Try a Vasectomy or a Condom

Visiting a former neighbor left my emotions in a tizzy.

(Photo: Keith Brofsky/Photodisc/Thinkstock)

Once an attractive beauty, she now has become a Beluga whale. The handsome and incredibly wealthy man she married nearly 15 years ago has abandoned her and their two beautiful teenage daughters. Now, they reside in a foreclosed home with no visible signs of food in the refrigerator or in the pantry.

Did I tell you that the former wife and kids sleep in a 3,000 square foot home without an air conditioner? Summer, with its torrid and suffocating heat, begins in two weeks.

Did I tell you that the former husband exercises every trick in the post-divorce playbook and has cleverly withheld paying alimony and child support for the past several years?

Did I tell you that his parents secretly helped him to hide rental properties and other marital assets that were accumulated during the marriage? Hey, Florida, what happened to 50-50?

Did I tell you that this despicable cad routinely gave his former wife and children broken bones or black and blue bruises?

Did I tell you that, during the course of the marriage, the former wife never worked outside of the home and does not possess a college degree?

Did I tell you that this “deadbeat” refuses to attend any school functions, sports activities, recitals, church programs, and teacher-parent conferences?

And, did I tell you that his girls have not seen or talked to their “dad” in a year?

Yes, visiting my former neighbor left my emotions in a tizzy.

I was left in a tizzy because it is unconscionable to bring any child or children into the world and withhold from them food, shelter, love, and other basics including your parental nurturing and support.

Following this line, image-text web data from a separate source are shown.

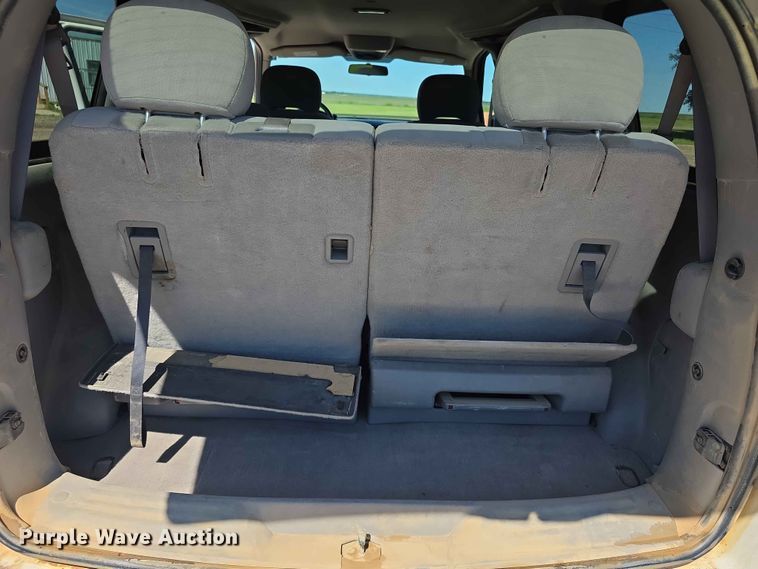 image for item EV2177 2008 Chevrolet Uplander LS van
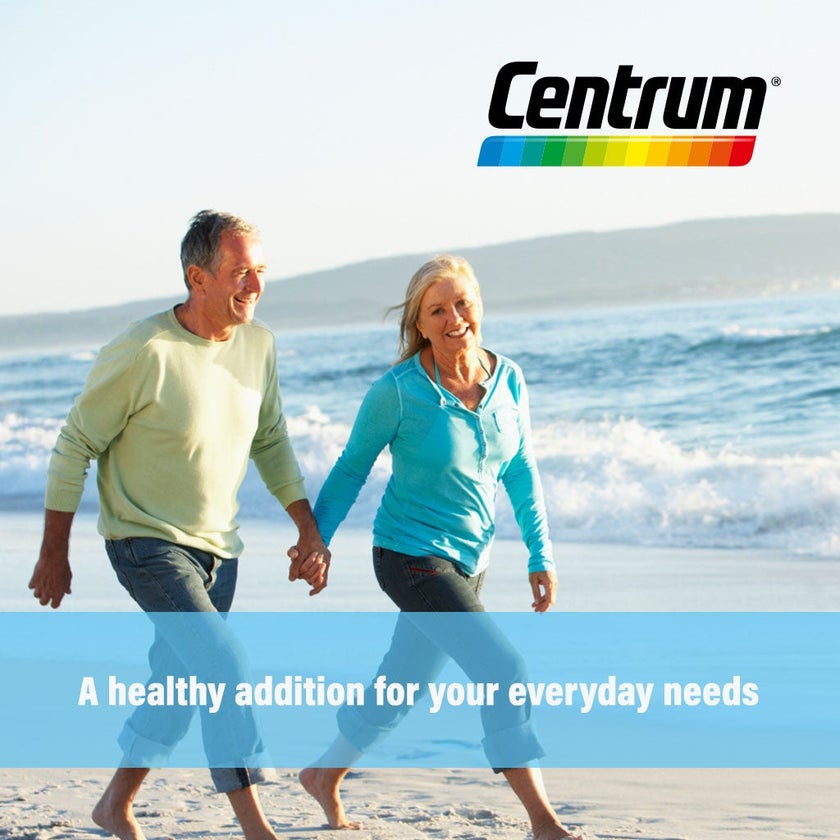 Centrum Silver With Lutein 50+ Adult Multivitamin Tablets, Pack of 30's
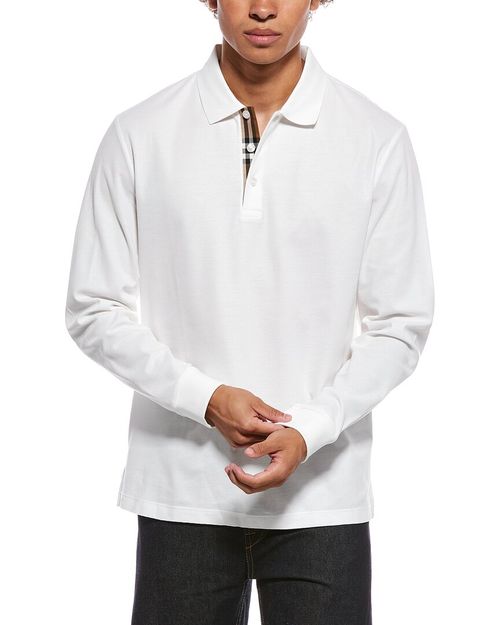 Knit Polo Shirt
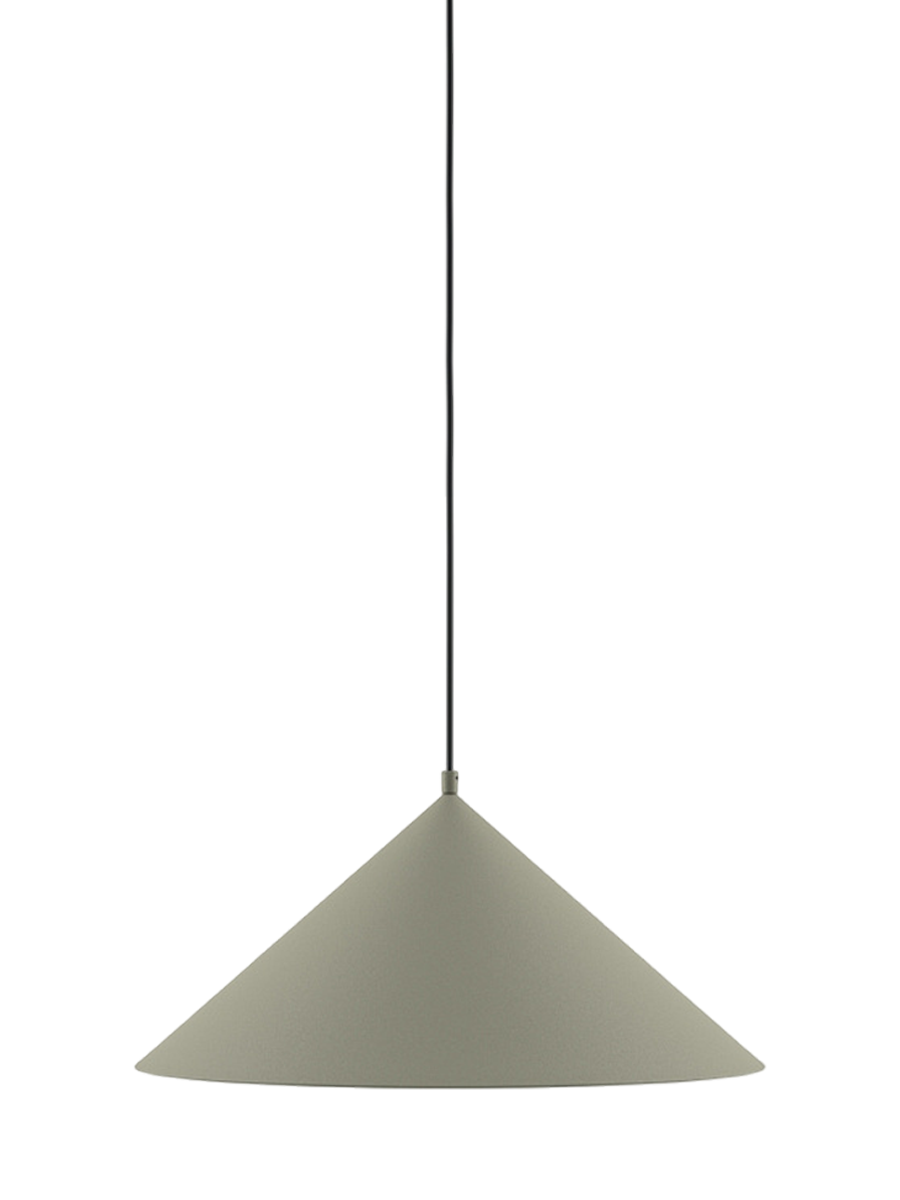 
Lampada a sospensione regolabile in altezza “Basic Colors II” - Greige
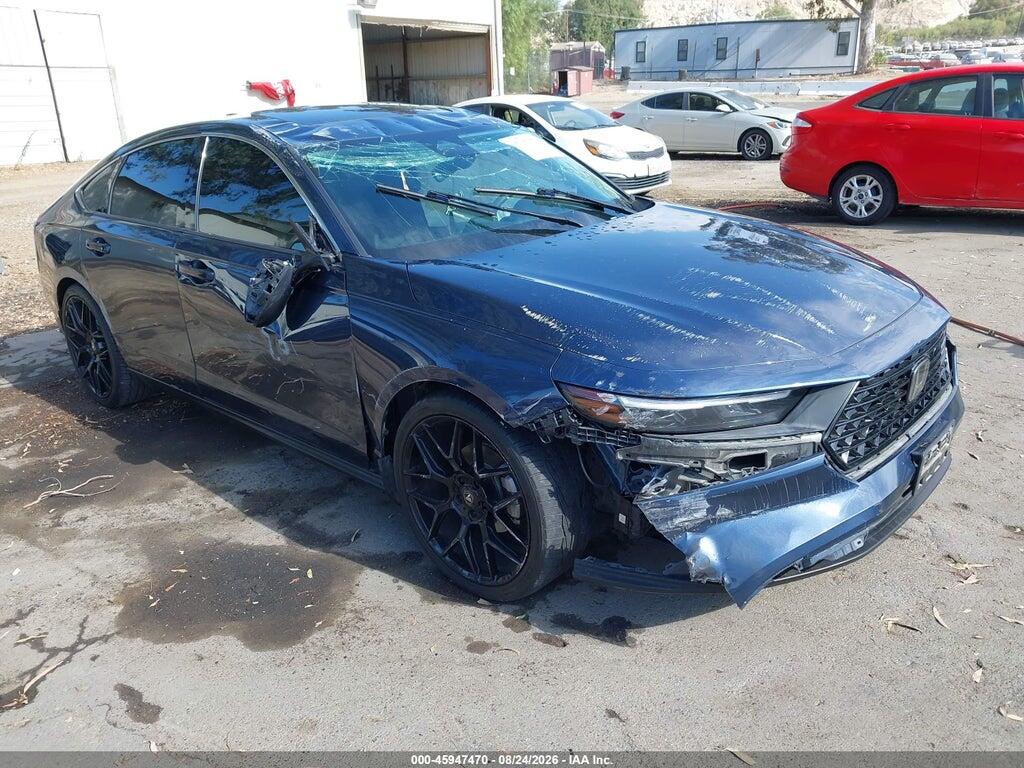 1HGCY1F36PA002161 2023 HONDA ACCORD photo no. 1
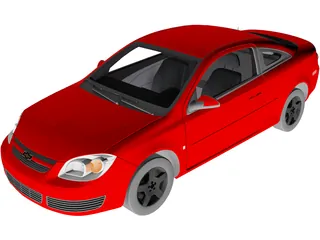 Chevrolet Cobalt LT (2006) 3D Model preview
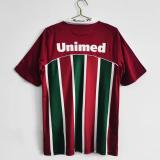 Retro Fluminense Home  1:1 Quality Soccer Jersey   2008-2009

Hey, ladies, how about taking some advice from my paternal grandmother. She often reminded me that when you “lay down with a man, know that you will either be left with a baby or a disease.”

But what’s good for the goose is good for the gander.

Hey, men, how about taking some advice from me—either “snip it” or “cover it” so we won’t be left with your baby, your deadly disease, and your Houdini acts!